We mostly keep our eddies of thought or action that run against the current of capitalism small and marginal. Or we pay the price. And why should I be the one to pay the price when those people over there are getting the benefits? I'll miss the chance to bring my values to the table and give them a fair hearing!
And as Justin pointed out on the last episode of Half Past Capitalism, capitalism is not a policy. It's a system of incentives and power allocation that transcends human agency.
Until it doesn't. If that all sounds bleak, it's because it is. If the scenario doesn't seem dystopian to you, it's almost certainly because of the comforting buffer that capitalism is allowing you to have.
It seems inexorable. But as Ursula Le Guin put it, "so did the divine right of kings". It's a collective hallucination, and humanity will get off that bus one way or another. The timing is the key variable.
The questions are different based on position. For the working poor, the question is how to find the energy to organize in a way that unifies people in a common understanding of the source of their exploitation and the origin of their misery, overcoming the endless distractions, entertainments and blind alleys thrown up by capitalism.
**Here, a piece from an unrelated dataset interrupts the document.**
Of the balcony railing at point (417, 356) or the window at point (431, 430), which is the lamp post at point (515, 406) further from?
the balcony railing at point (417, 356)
For those closer to the administrative core, the question is about what source of motivation can fuel a collective transcendence of the desire for short term gains in relative wealth and power within the individualized logic of the system?
I think in both cases to overcome – to scrape off the grey goo and reenchant the world, and to stop being outsmarted and divided by the singularity – requires tinkering with what it means to be human. And that's really a spiritual question, but it gets resolved through daily behaviour. And that behaviour is shaped by institutions, culture, and socially created incentive structures.
And if that sounds like a network of educational workshops and support groups, that is not far off the mark, at least structurally speaking.
I've said this before, but one of the reasons I think people are so fascinated by cults right now in popular culture is twofold: one is that we're all in thrall to the cult of capital; the other is that we're scared of and fascinated by the idea of subordinating some or all of our labour or ideology to some way of being that is outside the mainstream.
Joining a socialist organization or even a union can feel like a cult, or at least a subculture, because operating on a different logical plane inherently requires different ways of behaving and speaking.
These in turn can be fetishized – mistaken for the goal itself, which is creating a lived experience of solidarity in action that can spread through society and eventually transform it. And the fetishization can definitely be a little queasy-making for those who haven't bought in to an alternative, and are more comfortable in the flattened grey-goo cultural sphere of Netflix norms and Coca Cola conduct.
The origin stories of grey goo and the singularity are themselves part of the mythology that needs to be broken down. Both are seen as arriving as the inevitable result of a process of technological development.
But metaphorically or otherwise there's nothing inevitable about that development. It requires huge amounts of human effort to support, maintain and grow the systems that create self-replicating bio-nanobots, or self-replicating social incentive patterns.
Nothing is static, and our current reality is saturated with contradictions. The question is, how are we preparing now to respond when those contradictions (in ecological systems, in societies and within souls, if you'll allow me the metaphor) reach a crisis point.